━━ Text excerpt ━━
I know it flies counter to how we've all be "trained" to build benchwork for permanent layouts... But for anybody starting completely from square 1 and even remotely thinking of building a layout with portability in mind, I'd suggest taking a look at some of the Dunham Studios layout installation photos I posted over in the "Building a Layout: DIY or Hire a Professional Layout Builder" thread. Their approach to building benchwork using plywood-constructed platforms (with all CLEAR plywood) and support gates and framework is completely eye-opening when you see it all come together. It's portable, yet VERY strong. I've already been on top of the layout a few times, and I weigh about 200 pounds.

It almost makes me wonder why we as a hobby haven't seen more of this publicized DECADES ago. It's a technique that's worked in threatre set design, and it's amazingly adaptable for model railroads too. I guess it's all about what we're exposed to.

David


----------



## milehighxr (Dec 22, 2012)

I'm still making room in the basement for my future layout:laugh:

I would love to do the pro route, but I will probably end up building all my benchwork(machinist by trade, enjoy woodworking, and have more tools than anyone is leagaly allowed to have with their clothes on) Cuz the pro stuff ain't cheap.

Unfortunately when that will be is still up int he air. At the youthful age of 40, I can still do all the work with minimal issues- when my bad back permits. In addition to the bad back, I seem to have severe muscle tightness all up and down my right side(same side that the back injury was on) and that has been getting worse in the last 2 to 3 yrs. When I'm not doing my exercises for my back, the wife and kids demand attention. I can't understand why, I think they like me or something:laugh:

Can we get pics of yer benchwork PTC?


----------



## Guest (Jan 6, 2018)

Here it is as of Tuesday. Should finish the framework by tomorrow.

View attachment 390922


View attachment 390930


----------



## milehighxr (Dec 22, 2012)
━━━
### Task 1
Copy the benchwork discussion from "I would love" to "framework by tomorrow.", replacing "bad back" with "sore back".
### Task 2
According to the benchwork discussion, what kind of plywood do Dunham Studios use for their platforms?
━━ Given material ━━
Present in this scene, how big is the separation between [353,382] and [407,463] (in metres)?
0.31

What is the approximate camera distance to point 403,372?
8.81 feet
━━━
### Solution 1
I would love to do the pro route, but I will probably end up building all my benchwork(machinist by trade, enjoy woodworking, and have more tools than anyone is leagaly allowed to have with their clothes on) Cuz the pro stuff ain't cheap.

Unfortunately when that will be is still up int he air. At the youthful age of 40, I can still do all the work with minimal issues- when my sore back permits. In addition to the sore back, I seem to have severe muscle tightness all up and down my right side(same side that the back injury was on) and that has been getting worse in the last 2 to 3 yrs. When I'm not doing my exercises for my back, the wife and kids demand attention. I can't understand why, I think they like me or something:laugh:

Can we get pics of yer benchwork PTC?


----------



## Guest (Jan 6, 2018)

Here it is as of Tuesday. Should finish the framework by tomorrow.

### Solution 2
All clear plywood.